第8話 深夜テンションはツライよね。

「こんにっちわー。あれ?レクシィちゃん何で寝てるの?夜はこれからじゃない」


 私が寝ているレクシィを揺さぶるとレクシィが眠たそうな表情で布団から起き上がる。


「リリ?あんたこそ何で寝てないの?それに何か変だし」

「ねえ、それよりも……私の事好きなんでしょ?これから外出て遊びに行こうよ~」

「あんた何言ってんの?こんな時間に外出たら誘拐されるわ。気でも狂ったの?」


 私は激しくレクシィに揺さぶり返される。


「じゃあ~。

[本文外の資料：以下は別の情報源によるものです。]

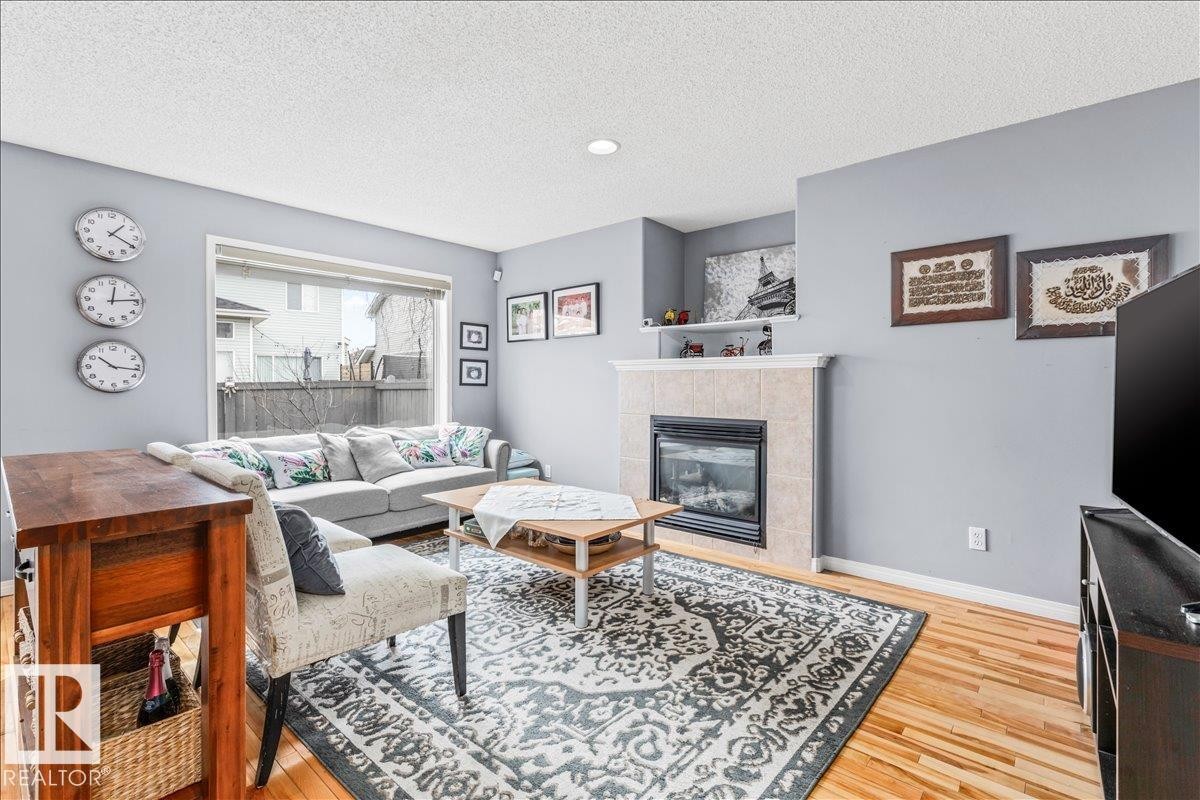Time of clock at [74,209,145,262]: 1:19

私とイイコトしない?まだまだ夜は長いんだしさ~」

「え!それって例えば……」


 レクシィが顔を火照らせてもじもじする。


 あーなんか眠くなってきた。もう限界。


「zzz……」


 私はそのままゆっくり眠りについた。


 ☆★


 次の日の昼。私は恥ずかしさで死にそうだった。


 俗に言う深夜テンションってやつ。

 確かレクシィが早寝した後に少しだけ深夜枠やって今日のためのサムネ作って……

 その後の記憶はあんまりないけど、今日のレクシィの反応で大体何をしたのかよくわかる。

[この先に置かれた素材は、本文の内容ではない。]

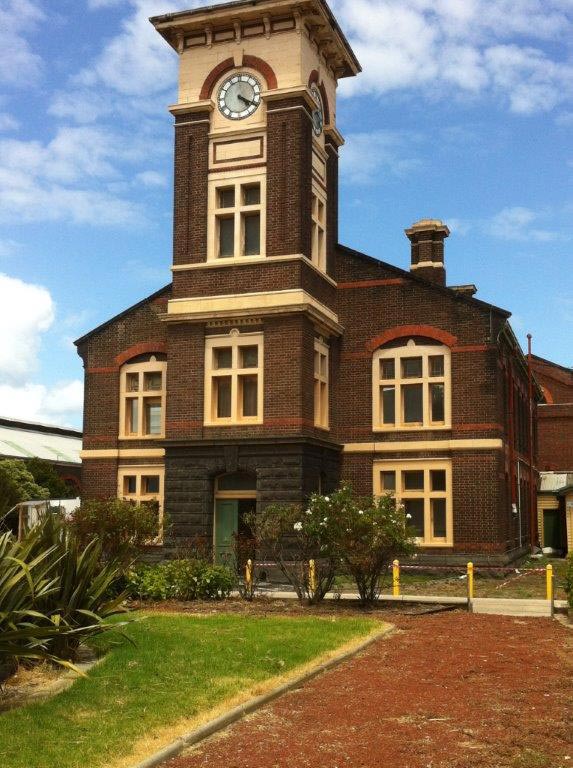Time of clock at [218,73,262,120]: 4:19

 深夜テンションを知らないレクシィはやたらと『イイコトってどんな事なの?』と疲れた目で聞いてくる。

 どうやら深夜に私が言ったことの内容が気になって眠れなかったらしい。


 どれだけ誤魔化してもしつこく聞いてくるから呆れるかも。

 もう……いっそ今日のネタの話だって事にしとこ。


 私が顔を洗うなどのその他もろもろをして出ていくと、近くでレクシィが周りをきょろきょろしていた。

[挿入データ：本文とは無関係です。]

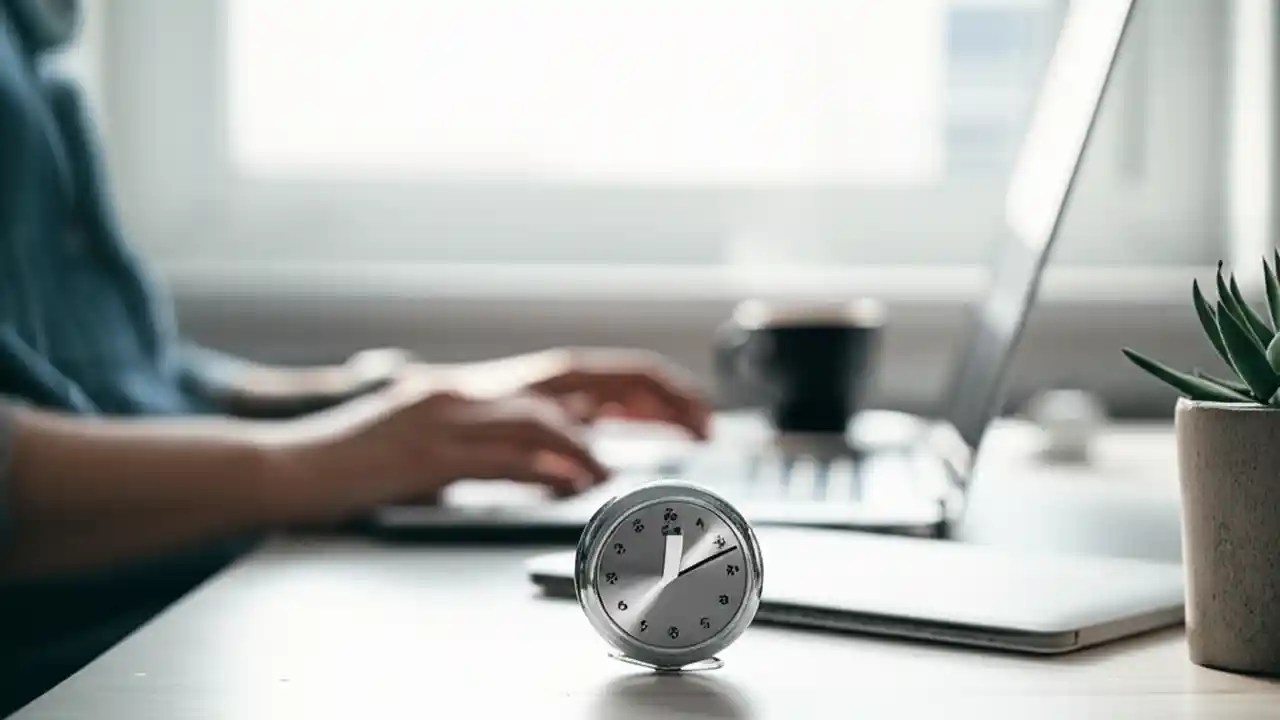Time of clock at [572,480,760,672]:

 どうでもいいけど……今日の衣装は~冬用白いコート、白いエスキモ―、白いマフラーの3点。これがなんと無料!いいですね~。


「あぁ……リリ!やっと見つけたわ。臭いを辿って探していたのよ」


 動物!?メンタル弱いから動物に例えるならウサギかな。でも……そうすると共食いしていることになってしまう。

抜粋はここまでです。